--- Source extract ---
As I said I'm not allowed to publish the respective files, they contain too much confidential information. Since this happened twice now, and simply restarting the program helped in one case, I'm also not too sure whether I'm doing it wrong or whether this is a bug.

 

Any suggestion on how to improve my updating process regarding the import of the PCB step files? The importing feature in Inventor is something I really don't like. When I changed the PCBs I renew the respective step file of the PCB. I then want to import the step into an assembly to generate a shrinkwarp part.  However, Inventor keeps using the old ipt file generated from the old version of the step. Consequently I delete this ipt file to try to force Inventor to reimport the step data. Answer after I deleted the old ipt and wanted to reimport step: "This file refers to another file with the same name which is already opened in Inventor....." (it refers to the old ipt file generated from the step which I just deleted. Only solution I found so far: restart program.

How can I FORCE Inventor to reimport the data from a step file I already imported without having to restart the program everytime? And without Inventor trying to use the old data which I explicitly don't want anymore?

Message 5 of 5

johnsonshiue
Community Manager
Community Manager

Hi! If I understood your workflows correctly, here is what you did.
---
:: Description of the task ::
Repeat the forum excerpt above about reimporting STEP files in Inventor word for word, from start to finish.
--- Material provided ---
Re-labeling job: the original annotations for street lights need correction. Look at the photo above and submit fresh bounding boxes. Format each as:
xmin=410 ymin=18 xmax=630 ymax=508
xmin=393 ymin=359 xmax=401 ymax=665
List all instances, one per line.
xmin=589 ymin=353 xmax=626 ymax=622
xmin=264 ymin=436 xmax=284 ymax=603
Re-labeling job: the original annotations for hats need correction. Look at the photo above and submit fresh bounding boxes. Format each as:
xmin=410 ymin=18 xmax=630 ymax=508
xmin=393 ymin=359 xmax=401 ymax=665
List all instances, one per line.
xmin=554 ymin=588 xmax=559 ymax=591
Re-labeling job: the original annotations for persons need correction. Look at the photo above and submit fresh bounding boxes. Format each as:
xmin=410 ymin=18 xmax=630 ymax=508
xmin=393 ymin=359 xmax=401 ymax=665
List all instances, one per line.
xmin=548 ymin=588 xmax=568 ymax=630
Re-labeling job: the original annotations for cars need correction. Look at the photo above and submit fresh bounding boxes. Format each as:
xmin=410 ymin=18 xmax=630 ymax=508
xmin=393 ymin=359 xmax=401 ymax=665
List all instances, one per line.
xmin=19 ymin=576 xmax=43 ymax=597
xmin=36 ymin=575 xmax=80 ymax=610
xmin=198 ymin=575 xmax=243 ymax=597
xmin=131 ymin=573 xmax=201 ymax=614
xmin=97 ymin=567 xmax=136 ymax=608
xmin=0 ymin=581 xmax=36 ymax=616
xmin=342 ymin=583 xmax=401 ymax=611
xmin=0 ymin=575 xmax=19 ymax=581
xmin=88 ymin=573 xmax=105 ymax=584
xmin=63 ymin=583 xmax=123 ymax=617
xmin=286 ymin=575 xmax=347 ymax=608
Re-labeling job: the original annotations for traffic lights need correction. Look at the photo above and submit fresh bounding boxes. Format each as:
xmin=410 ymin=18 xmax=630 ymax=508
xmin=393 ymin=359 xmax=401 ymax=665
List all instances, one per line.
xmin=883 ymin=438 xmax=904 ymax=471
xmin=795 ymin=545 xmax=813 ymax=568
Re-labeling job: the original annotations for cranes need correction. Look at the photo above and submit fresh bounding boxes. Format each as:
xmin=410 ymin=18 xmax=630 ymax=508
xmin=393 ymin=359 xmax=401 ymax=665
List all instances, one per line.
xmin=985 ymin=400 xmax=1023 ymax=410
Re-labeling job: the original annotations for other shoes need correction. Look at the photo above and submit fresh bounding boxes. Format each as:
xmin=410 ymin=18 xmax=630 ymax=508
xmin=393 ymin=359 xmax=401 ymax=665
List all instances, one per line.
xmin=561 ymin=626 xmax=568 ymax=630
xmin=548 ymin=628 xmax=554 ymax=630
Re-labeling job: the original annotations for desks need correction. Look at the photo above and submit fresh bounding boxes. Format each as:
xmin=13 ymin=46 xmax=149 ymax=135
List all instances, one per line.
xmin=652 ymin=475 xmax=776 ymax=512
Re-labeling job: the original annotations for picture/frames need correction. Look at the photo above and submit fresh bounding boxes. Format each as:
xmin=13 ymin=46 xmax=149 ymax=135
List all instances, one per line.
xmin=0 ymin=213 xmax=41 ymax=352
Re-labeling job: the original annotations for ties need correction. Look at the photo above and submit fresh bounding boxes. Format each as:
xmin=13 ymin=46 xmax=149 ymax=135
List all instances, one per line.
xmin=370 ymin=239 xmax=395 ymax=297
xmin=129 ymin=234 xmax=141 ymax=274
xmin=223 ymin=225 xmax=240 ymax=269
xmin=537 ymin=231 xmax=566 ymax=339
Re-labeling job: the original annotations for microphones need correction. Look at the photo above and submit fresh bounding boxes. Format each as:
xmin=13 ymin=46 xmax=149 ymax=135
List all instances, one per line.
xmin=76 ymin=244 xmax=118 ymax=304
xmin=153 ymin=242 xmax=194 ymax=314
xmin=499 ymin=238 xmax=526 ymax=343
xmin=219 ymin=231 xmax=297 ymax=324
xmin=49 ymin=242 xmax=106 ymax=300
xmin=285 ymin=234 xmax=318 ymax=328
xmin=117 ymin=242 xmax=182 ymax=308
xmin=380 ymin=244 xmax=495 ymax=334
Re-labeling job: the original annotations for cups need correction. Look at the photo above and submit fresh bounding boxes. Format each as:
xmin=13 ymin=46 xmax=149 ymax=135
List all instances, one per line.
---
:: Solution ::
As I said I'm not allowed to publish the respective files, they contain too much confidential information. Since this happened twice now, and simply restarting the program helped in one case, I'm also not too sure whether I'm doing it wrong or whether this is a bug.

 

Any suggestion on how to improve my updating process regarding the import of the PCB step files? The importing feature in Inventor is something I really don't like. When I changed the PCBs I renew the respective step file of the PCB. I then want to import the step into an assembly to generate a shrinkwarp part.  However, Inventor keeps using the old ipt file generated from the old version of the step. Consequently I delete this ipt file to try to force Inventor to reimport the step data. Answer after I deleted the old ipt and wanted to reimport step: "This file refers to another file with the same name which is already opened in Inventor....." (it refers to the old ipt file generated from the step which I just deleted. Only solution I found so far: restart program.

How can I FORCE Inventor to reimport the data from a step file I already imported without having to restart the program everytime? And without Inventor trying to use the old data which I explicitly don't want anymore?

Message 5 of 5

johnsonshiue
Community Manager
Community Manager

Hi! If I understood your workflows correctly, here is what you did.